Kasus ini diusut kejaksaan setempat sejak awal 2008. Tersangkanya antara lain, Robert Simaruli, Direktur Utama PT TLS. Kini proses hukumnya terganjal karena menunggu hasil audit dari BPKP.
Dalam pencairan kredit itu, kata Andi, PT TLS diduga menggunakan jaminan fiktif. “Penggunaan dana juga tidak sesuai dengan peruntukan," kata Andi.
Kasus ini bermula pada 1994, PT TLS mendapat izin usaha membuka lahan seluas 9.800 hektare untuk perkebunan kelapa sawit di kawasan 22 desa di Kabupaten Batanghari dan Kabupaten Tebo.
Dalam perjanjiannya, perusahaan akan melibatkan sedikitnya 4.000 petani untuk dijadikan peserta plasma, dengan sistem bagi hasil 70 bagi petani dan 30 untuk perusahaan.
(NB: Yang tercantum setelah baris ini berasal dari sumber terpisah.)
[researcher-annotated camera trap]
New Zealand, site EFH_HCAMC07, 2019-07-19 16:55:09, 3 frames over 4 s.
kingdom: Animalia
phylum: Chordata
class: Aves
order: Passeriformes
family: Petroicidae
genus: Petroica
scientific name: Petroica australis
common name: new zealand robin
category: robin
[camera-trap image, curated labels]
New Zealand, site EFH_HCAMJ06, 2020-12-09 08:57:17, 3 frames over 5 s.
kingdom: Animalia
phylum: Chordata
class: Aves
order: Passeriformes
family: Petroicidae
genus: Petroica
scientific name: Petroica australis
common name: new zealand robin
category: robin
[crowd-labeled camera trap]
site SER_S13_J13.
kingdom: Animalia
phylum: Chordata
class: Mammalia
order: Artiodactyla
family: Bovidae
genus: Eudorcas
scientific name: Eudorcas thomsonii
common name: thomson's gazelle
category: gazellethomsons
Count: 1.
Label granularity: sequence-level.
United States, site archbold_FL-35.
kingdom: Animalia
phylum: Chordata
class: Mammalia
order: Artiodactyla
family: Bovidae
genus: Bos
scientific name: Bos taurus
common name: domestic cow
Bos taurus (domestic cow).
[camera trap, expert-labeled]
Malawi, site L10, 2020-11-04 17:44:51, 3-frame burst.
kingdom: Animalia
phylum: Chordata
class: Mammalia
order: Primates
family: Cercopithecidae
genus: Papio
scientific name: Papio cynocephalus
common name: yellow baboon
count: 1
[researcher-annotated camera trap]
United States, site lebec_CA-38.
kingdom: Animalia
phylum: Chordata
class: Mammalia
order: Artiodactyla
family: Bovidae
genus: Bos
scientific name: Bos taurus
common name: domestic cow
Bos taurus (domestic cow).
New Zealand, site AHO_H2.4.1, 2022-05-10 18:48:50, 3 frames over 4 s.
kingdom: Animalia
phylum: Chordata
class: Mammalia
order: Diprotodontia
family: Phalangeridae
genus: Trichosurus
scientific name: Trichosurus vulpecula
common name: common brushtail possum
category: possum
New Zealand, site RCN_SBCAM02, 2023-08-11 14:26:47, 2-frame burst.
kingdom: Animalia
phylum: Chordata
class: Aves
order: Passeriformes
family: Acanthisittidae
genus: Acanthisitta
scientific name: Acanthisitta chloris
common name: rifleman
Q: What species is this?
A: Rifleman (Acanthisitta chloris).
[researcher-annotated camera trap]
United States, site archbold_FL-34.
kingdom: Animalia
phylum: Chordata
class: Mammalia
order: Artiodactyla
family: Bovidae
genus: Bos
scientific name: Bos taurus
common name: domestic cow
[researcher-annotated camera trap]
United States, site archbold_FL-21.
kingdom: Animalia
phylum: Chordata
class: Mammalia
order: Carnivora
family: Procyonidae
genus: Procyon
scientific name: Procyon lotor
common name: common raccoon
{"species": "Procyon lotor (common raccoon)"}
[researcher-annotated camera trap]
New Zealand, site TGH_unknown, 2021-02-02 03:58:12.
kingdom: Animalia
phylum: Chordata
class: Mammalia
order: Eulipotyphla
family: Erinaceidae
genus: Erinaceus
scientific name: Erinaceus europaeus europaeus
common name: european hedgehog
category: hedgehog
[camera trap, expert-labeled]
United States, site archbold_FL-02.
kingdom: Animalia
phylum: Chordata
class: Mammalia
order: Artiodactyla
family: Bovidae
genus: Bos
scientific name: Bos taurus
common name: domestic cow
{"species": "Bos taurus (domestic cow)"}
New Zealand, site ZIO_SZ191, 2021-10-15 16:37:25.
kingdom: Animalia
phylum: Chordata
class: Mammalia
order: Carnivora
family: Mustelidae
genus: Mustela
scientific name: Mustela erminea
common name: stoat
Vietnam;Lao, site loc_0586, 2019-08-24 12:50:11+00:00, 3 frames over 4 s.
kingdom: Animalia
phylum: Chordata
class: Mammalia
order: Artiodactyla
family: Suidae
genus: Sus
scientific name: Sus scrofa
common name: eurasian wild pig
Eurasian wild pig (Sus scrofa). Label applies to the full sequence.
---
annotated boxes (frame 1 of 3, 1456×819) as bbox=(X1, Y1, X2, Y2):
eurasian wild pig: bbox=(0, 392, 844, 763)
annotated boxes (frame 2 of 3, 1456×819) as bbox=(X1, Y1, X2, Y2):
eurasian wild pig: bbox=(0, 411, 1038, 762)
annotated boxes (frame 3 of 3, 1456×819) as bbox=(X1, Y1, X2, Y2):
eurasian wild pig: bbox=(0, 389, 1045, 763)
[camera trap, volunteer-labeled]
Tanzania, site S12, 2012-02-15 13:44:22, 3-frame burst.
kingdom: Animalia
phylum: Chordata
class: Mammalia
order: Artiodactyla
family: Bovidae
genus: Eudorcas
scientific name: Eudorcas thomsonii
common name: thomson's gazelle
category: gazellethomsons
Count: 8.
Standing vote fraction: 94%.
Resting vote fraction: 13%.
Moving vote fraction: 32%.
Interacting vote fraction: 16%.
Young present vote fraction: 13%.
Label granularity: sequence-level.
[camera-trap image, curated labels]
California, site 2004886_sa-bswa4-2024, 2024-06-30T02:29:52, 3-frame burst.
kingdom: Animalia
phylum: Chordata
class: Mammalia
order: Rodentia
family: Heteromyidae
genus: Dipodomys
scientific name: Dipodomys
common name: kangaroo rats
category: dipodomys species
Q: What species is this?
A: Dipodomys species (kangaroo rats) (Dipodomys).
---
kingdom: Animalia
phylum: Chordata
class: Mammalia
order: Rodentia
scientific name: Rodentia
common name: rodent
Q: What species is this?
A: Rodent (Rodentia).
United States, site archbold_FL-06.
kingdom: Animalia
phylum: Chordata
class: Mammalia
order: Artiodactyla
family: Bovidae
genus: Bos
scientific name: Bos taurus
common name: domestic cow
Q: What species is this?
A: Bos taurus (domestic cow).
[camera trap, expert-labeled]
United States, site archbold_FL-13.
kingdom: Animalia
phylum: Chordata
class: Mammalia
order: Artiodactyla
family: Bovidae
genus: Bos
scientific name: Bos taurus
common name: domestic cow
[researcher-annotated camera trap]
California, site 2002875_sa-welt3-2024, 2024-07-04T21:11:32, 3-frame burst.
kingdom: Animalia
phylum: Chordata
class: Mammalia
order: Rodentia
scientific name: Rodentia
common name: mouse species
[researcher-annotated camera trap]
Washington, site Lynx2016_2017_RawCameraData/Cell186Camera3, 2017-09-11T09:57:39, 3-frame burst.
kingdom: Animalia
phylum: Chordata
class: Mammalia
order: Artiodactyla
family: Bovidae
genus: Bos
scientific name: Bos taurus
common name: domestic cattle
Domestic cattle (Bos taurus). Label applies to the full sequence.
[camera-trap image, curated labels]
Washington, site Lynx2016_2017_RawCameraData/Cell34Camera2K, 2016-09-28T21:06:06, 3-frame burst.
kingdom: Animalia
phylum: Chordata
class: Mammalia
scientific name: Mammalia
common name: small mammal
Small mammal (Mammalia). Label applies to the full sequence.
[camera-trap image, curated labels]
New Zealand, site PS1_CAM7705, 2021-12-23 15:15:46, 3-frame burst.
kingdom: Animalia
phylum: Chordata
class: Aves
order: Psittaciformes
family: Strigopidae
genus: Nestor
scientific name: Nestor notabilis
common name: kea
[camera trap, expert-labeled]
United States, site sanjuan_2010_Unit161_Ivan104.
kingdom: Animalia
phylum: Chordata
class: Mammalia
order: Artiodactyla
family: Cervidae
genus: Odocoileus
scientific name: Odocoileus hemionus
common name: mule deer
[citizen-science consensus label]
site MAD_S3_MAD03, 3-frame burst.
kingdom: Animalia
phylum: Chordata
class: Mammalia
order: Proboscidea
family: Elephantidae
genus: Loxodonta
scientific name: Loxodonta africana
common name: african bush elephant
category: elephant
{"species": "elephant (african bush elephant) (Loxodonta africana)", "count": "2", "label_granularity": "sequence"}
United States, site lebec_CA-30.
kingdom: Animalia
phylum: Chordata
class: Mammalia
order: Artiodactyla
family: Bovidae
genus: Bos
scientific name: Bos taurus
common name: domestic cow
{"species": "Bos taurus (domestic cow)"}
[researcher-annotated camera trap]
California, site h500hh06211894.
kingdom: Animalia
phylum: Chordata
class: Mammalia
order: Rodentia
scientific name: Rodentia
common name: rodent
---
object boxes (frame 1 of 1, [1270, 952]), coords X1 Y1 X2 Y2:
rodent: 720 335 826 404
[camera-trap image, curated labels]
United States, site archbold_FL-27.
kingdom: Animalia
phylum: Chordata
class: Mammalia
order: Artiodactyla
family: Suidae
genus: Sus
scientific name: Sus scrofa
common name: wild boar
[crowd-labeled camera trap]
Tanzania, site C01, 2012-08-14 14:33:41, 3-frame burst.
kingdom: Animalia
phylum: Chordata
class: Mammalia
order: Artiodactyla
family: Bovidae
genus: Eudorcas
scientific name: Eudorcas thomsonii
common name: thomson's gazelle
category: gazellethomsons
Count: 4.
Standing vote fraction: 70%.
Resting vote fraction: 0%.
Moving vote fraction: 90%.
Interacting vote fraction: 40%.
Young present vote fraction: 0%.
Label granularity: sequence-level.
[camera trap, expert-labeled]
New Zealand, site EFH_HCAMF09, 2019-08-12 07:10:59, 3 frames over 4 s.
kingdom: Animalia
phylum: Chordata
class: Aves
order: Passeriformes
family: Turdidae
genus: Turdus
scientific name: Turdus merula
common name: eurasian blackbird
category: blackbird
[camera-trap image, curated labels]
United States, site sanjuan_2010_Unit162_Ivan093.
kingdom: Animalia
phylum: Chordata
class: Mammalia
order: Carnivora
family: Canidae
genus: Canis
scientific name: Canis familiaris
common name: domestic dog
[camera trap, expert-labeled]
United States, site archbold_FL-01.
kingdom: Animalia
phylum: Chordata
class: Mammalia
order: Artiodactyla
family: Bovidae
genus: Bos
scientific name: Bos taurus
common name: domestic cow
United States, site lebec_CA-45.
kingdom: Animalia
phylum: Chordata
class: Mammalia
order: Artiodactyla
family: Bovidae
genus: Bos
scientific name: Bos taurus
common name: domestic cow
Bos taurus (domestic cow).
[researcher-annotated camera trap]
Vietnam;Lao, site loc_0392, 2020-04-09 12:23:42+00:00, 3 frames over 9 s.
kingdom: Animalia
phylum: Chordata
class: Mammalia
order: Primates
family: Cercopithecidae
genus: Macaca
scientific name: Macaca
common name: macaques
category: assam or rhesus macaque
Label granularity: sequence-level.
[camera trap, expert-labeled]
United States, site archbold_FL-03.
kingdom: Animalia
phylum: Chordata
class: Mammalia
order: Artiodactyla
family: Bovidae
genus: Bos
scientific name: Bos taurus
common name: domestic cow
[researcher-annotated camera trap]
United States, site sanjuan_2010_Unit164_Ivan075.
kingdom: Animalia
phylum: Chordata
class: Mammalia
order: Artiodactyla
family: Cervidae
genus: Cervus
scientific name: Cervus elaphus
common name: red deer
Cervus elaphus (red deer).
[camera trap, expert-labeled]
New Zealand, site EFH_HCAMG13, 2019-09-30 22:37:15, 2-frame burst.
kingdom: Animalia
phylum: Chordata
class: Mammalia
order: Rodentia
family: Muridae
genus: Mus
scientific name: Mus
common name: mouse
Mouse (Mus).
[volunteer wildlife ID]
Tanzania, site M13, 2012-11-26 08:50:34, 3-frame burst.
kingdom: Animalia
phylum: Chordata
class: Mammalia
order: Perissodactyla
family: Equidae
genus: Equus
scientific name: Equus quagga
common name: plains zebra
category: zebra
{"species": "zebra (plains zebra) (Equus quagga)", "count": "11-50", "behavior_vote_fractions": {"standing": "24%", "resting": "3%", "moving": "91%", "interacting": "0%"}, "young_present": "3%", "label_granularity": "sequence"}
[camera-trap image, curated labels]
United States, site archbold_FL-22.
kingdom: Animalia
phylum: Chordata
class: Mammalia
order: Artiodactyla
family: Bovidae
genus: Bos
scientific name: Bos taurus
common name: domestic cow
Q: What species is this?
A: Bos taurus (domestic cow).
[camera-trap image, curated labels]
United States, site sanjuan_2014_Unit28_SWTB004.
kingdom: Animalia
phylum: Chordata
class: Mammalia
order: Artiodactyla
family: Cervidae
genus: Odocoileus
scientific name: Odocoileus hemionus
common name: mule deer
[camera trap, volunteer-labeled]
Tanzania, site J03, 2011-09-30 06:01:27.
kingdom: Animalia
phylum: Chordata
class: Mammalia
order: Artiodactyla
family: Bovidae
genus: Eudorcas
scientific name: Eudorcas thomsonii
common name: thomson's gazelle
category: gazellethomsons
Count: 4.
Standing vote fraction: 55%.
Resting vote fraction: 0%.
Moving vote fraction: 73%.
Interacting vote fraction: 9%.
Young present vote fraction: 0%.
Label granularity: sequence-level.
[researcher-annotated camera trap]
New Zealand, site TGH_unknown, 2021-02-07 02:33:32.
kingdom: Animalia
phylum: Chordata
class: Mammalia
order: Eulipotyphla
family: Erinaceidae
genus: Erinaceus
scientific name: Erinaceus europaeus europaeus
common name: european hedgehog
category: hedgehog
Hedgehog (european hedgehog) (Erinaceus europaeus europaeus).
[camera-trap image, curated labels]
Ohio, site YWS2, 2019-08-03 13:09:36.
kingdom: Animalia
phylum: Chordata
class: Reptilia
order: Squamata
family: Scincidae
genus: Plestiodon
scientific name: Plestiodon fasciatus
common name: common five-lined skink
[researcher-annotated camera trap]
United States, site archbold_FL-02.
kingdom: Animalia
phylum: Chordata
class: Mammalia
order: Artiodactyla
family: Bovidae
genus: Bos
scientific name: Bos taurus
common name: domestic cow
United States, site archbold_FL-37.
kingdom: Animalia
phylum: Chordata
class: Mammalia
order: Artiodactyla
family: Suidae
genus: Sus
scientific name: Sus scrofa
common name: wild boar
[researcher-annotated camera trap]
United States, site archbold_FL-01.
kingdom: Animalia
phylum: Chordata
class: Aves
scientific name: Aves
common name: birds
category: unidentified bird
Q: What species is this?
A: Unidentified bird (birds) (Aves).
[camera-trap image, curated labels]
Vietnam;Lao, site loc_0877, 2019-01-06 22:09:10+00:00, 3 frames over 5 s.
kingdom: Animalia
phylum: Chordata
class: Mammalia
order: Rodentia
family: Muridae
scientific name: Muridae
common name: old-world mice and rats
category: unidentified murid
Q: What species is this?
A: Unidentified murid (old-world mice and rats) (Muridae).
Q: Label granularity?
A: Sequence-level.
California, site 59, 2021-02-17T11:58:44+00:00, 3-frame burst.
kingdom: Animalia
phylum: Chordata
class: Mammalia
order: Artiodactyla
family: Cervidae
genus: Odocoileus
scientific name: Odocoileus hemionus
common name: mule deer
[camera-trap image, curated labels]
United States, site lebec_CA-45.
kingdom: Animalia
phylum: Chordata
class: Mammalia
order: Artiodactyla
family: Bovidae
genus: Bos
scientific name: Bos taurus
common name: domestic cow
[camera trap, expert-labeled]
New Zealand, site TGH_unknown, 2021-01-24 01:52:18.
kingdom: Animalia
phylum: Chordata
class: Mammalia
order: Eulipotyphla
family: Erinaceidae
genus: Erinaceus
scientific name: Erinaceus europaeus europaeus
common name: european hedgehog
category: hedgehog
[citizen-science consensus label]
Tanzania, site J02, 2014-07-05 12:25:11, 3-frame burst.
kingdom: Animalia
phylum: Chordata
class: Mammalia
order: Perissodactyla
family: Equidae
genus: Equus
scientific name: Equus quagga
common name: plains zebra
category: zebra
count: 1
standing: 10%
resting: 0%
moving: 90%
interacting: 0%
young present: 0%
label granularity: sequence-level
Tahap awal, antara 1994-1995, perusahaan mengajukan pinjaman ke Bank Mandiri pusat dan dicairkan sebesar Rp 81 miliar. Dana ini rencananya akan digunakan untuk biaya membuka kebun dan membuat pabrik. Namun kebun itu tidak pernah ada dan perusahaan tidak pernah membayar angsuran kepada bank.
Anehnya, sekitar 1998, perusahaan mengajukan lagi dana pinjaman ke Bank Mandiri pusat sebesar Rp 102 miliar. Pinjaman disetujui dan dicairkan pada 2004 sebesar Rp 96 miliar.
Pinjaman kedua ini juga menggunakan agunan yang sama, yaitu sertifikat milik petani peserta plasma, tapi kasus kedua ini pihak perusahaan tidak pernah meminta persetujuan terlebih dahulu kepada para petani. Hingga
2005, kredit yang seharusnya diangsur pihak perusahaan macet total.
Wajdi, penasehat hukum petani plasma PT TLS menyatakan, sejak mulai panen para petani sudah membayar kewajiban kredit kepada pihak perusahaan, sebesar 30 persen dari hasil panen.